This week was a roller coaster. I officially stopped breast feeding. My goal was to make it to the year mark and I was lucky enough that I was able to do so. After the year mark passed I kept going for my daughter but also for myself. For me, it is such a beautiful thing...to be able to feed a child with something I make just for her. The snuggles are the best and I am the only one lucky enough in my house to get to do it. I knew the end was coming, I had done it for 18 months and it was time. It was a personal choice for me with a few different reasons. So why was I so sad about stopping? I didn't have to and she would have just kept going...she loved it, the warmth, the bonding, the snuggles.
But I am happy and sad about it.

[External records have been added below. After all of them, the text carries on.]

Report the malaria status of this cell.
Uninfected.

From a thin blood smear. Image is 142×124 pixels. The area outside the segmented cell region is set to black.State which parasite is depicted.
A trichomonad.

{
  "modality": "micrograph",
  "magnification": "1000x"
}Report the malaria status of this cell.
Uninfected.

Sad that that moment is over and if this is my last child, it is over forever. But happy for vanity's sake. I can now go get the laser treatment I want and drink more than a glass of wine or use latisse and have maca in my smoothie. Are those the right reasons? I can't decide. I can't even get myself to throw away all the bottles of extra pumped liquid gold I made! But I know its such a big moment and I did a great job!
Please know...this is not a post about whether or not it is the right thing to breastfeed or use formula. That is your choice to make for yourself and your baby if you are lucky enough to have that choice. It is simply a rant about the beauty of it. We would never ever judge anyone on their decision and choices of how to feed their baby. The same way we would never want to be judged about choosing to breastfeed.
We have both been lucky enough to be able to feed our babies with our own milk, straight from the tap. And you better believe there were moments in public when those boobies came flapping out (yes thats the reality...after the lovely fullness when you first start the "mom boob" sets in...the bounce becomes a flapping) to feed our crying bunnies only to be shamed by others. Yes, there were moments when we had to forego total discretion to help our hungry and upset helpless babies but we always respected other peoples feelings about seeing our breast and did our best to use some sort of cover. Its not even a boob, its a breast. Made for 1 thing (2 if you ask our husbands) to feed a baby.
Why is it looked at as gross? There is nothing more natural or beautiful about a mother nurturing and nourishing her child with her own body. There is nothing sexual or deviant about a baby needing and using its mother and her body for what it was made for. Why is it frowned upon? Why do fellow mothers and fathers cover their children's eyes and turn their heads when they pass a mom feeding her baby. Sure it can be distracting but it shouldn't be. It is no different than a baby getting fed with a bottle. It is just as innocent. We have never, to this day seen a woman pull her full breast out, let it hang around for all to see and laugh at people passing, but what we have seen is a mom trying to feed and soothe her hungry and upset baby with out offending any one. Oh and PS the nipple goes in the babies mouth so only the skin is showing. And for that matter we would like to ban crop tops and short shorts. Just kidding! We actually dont care :)
After reading a lot about it we found out that America is the only country where it is looked at as sexual or controversial to breast feed in public, the only place in front of the US is the middle east and that is purely part of their religion and culture that a woman must be covered. The "land of the free" is hardly that. While it is totally legal to breast feed in public (yes there are actually laws to protect a woman and her baby) women are still harassed for doing it.
Bravo to all the women in the public eye using their celebrity to celebrate the wonders of being a mother and the pure innocent nature behind breast feeding. It is time to love women and how amazing our bodies are and the wonders we can do with them.
So whether you do or do not breastfeed just remember (especially as women!) our bodies are pure beauty and magic. We are made to do 1 thing... make babies and nurture them (OK 2 things...the other is run the world) so lets all celebrate ourselves and other women. When you see a mama struggling to feed her screaming baby milk from her own body while trying not to accidentally flash and "offend" a stranger, give her a nod, smile and help if she needs it. She's just trying to raise the future...just like you or your mom.